There, then, the two forces lay, with a short mile of sloping ground between them, awaiting the dawn. Under cover of darkness, a body of mounted gendarmes attempted to charge the insurgent position, but they were repulsed by bombs.
Meanwhile, what had become of the naval cooperation, on which so much reliance had been placed? It had failed, through the tragic weakness of one man. Candido dos Reis is one of the canonized saints of the Republic; but I think it shows a good deal of generosity in the Portuguese character that the Devil’s Advocate has not made himself heard in the case. Dos Reis had undertaken the command of the naval side of the revolt; but oddly enough, he seems to have arranged no method of conveyance to his post of duty.
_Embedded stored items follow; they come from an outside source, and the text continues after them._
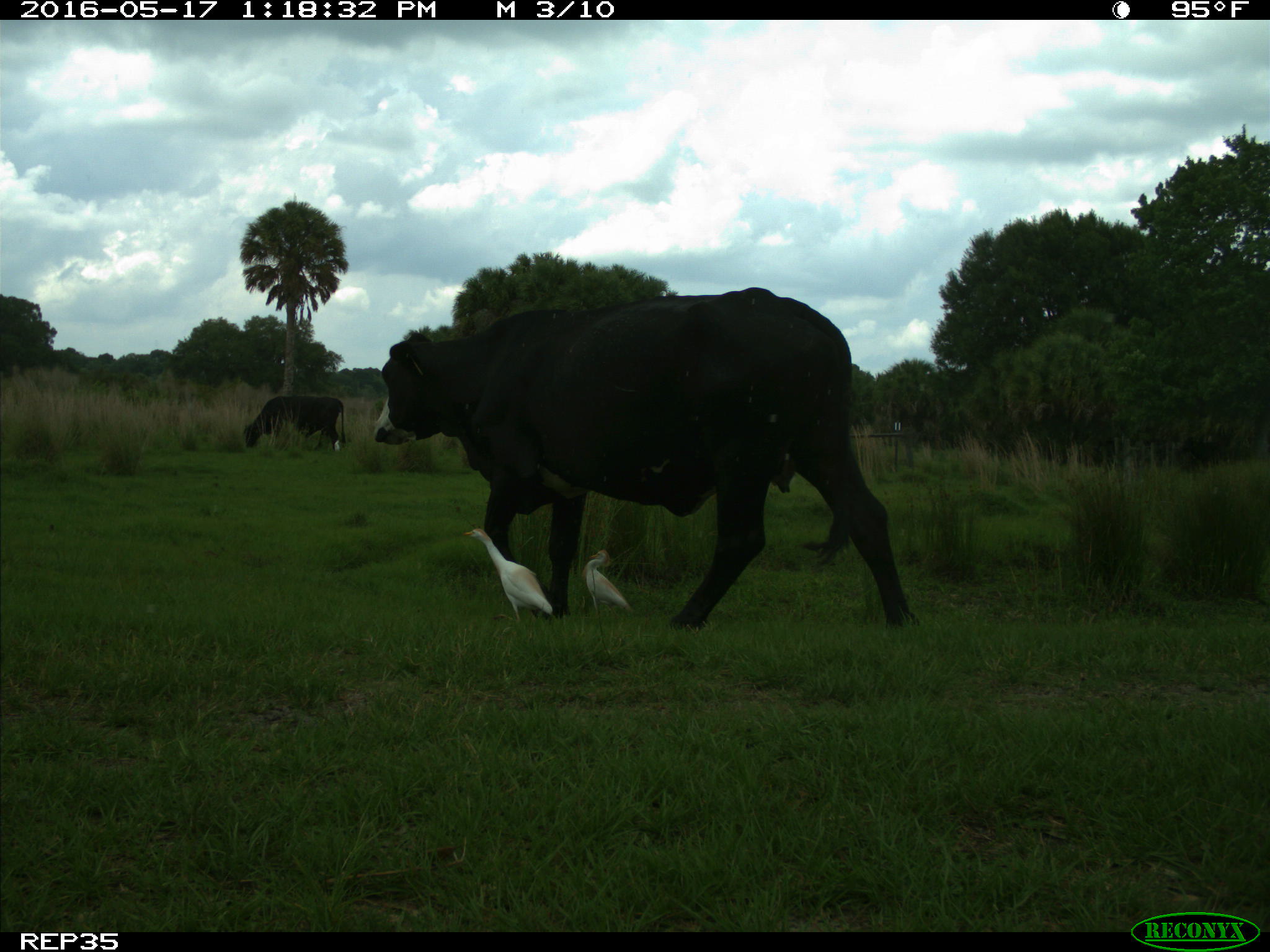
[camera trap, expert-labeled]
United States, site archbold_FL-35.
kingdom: Animalia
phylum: Chordata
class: Mammalia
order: Artiodactyla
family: Bovidae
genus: Bos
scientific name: Bos taurus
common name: domestic cow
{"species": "Bos taurus (domestic cow)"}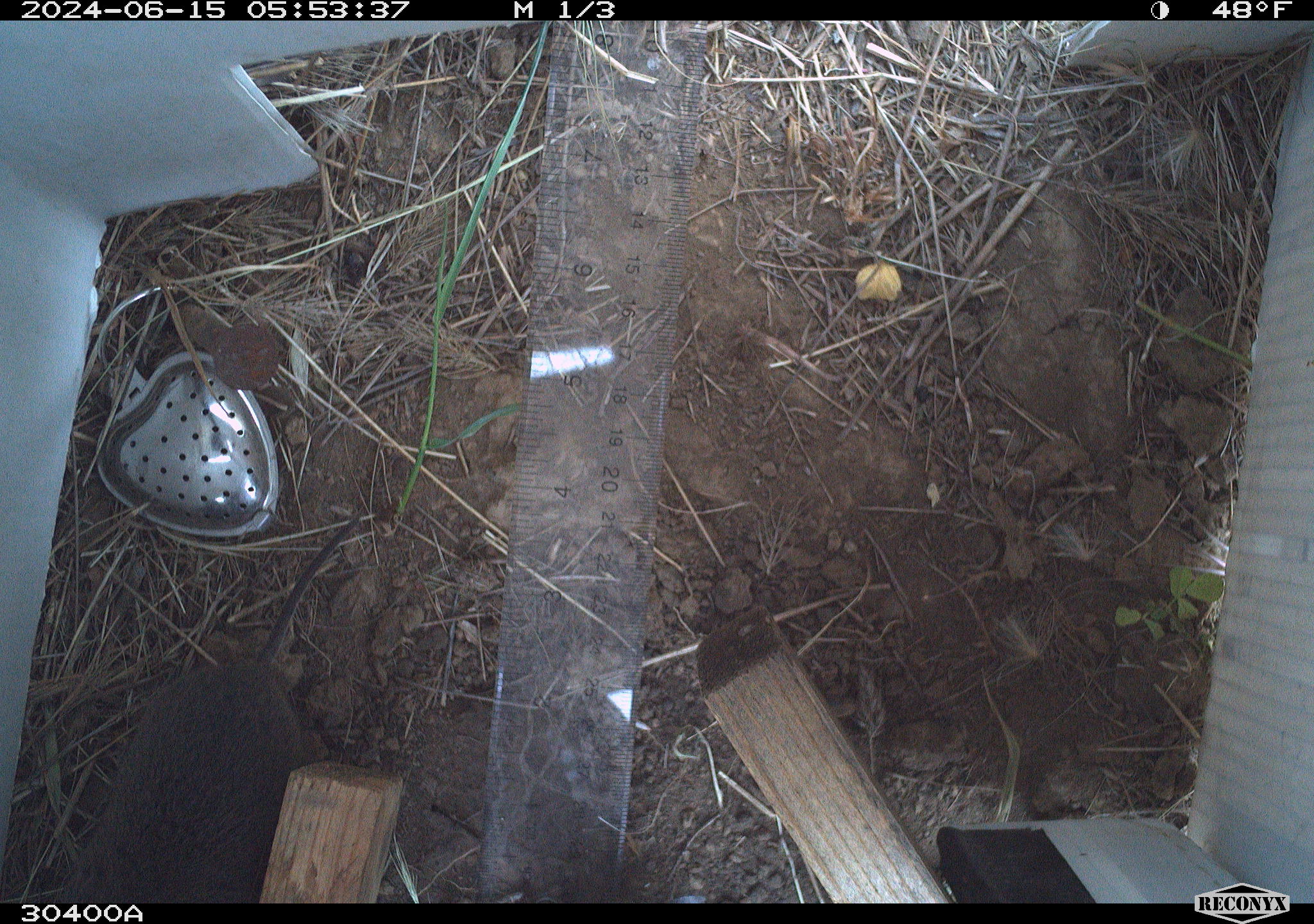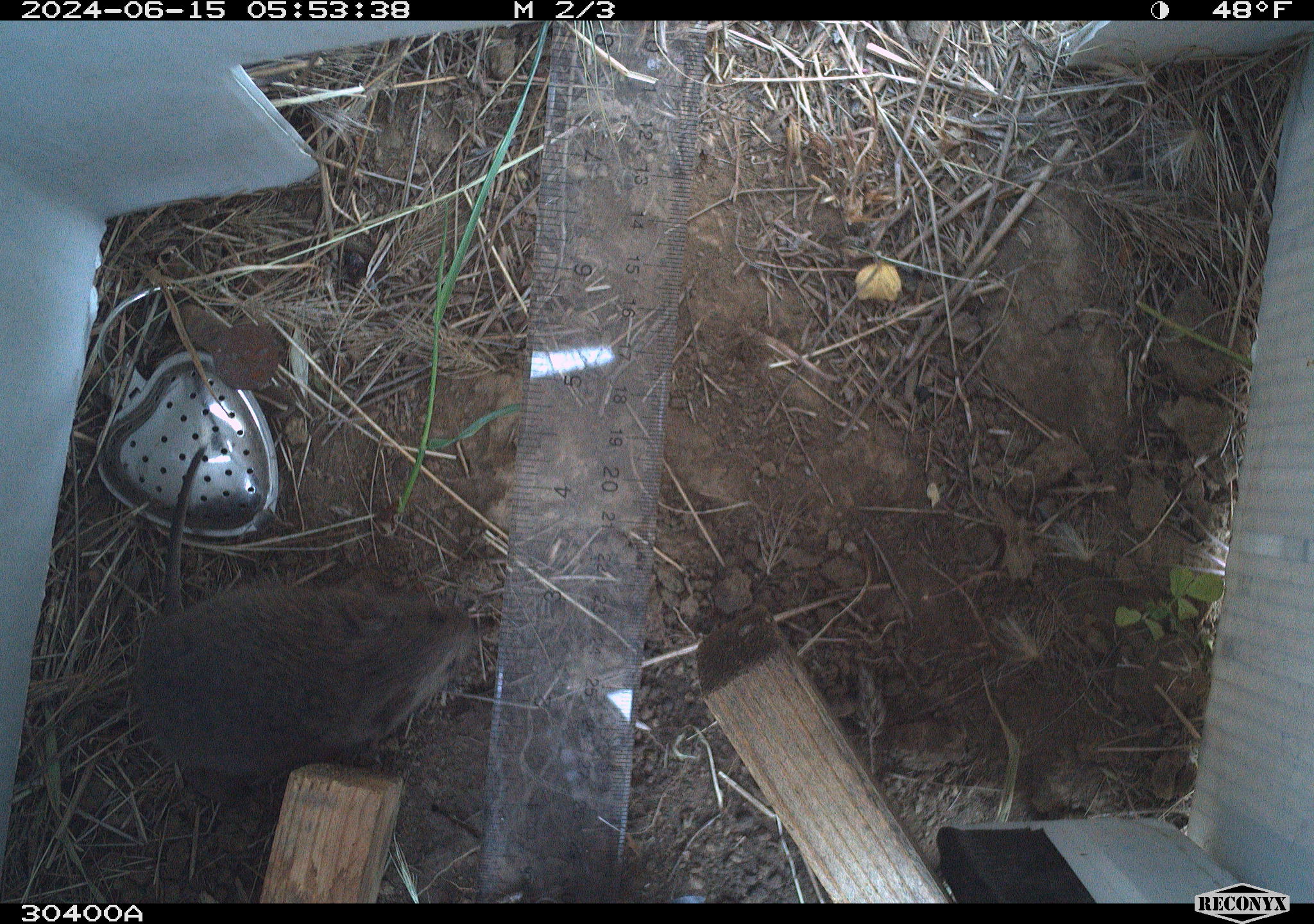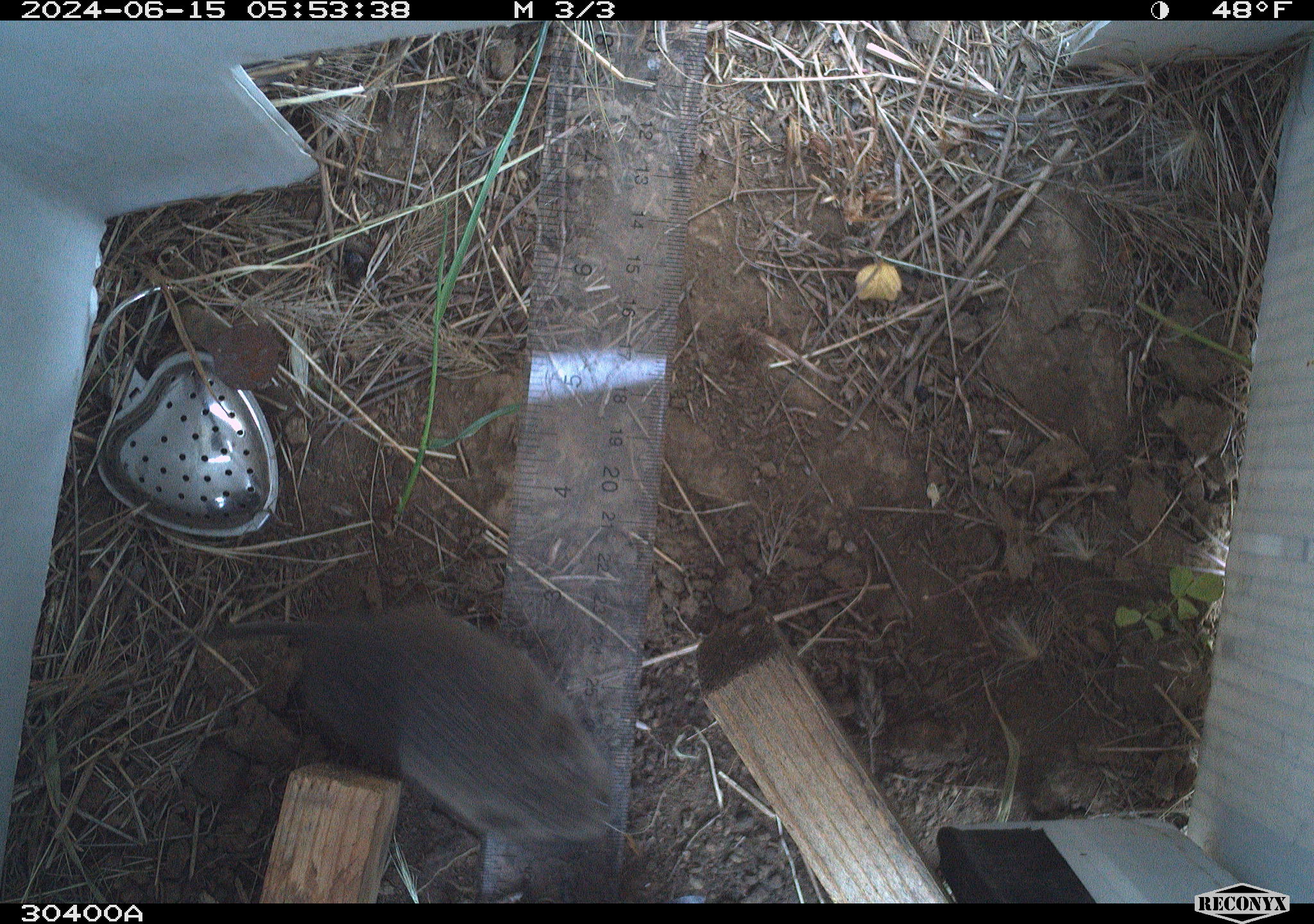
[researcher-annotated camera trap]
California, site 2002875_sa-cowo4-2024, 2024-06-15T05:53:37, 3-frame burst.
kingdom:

He found at the wharf a small steamer, the captain of which agreed to take him off to the ships; but there was some delay in getting up steam. During this pause, some one as yet unidentified, but evidently a friend of Dos Reis, rushed down to the wharf and shouted to him that the revolt was crushed and all was lost. Dos Reis, who had assumed his naval uniform on board the steamer, took it off again, and, in civilian attire, went ashore. He proceeded to his sister’s house, where he spent an hour; then he sallied forth again, and was found next morning in a distant quarter of the city with a bullet through his brain.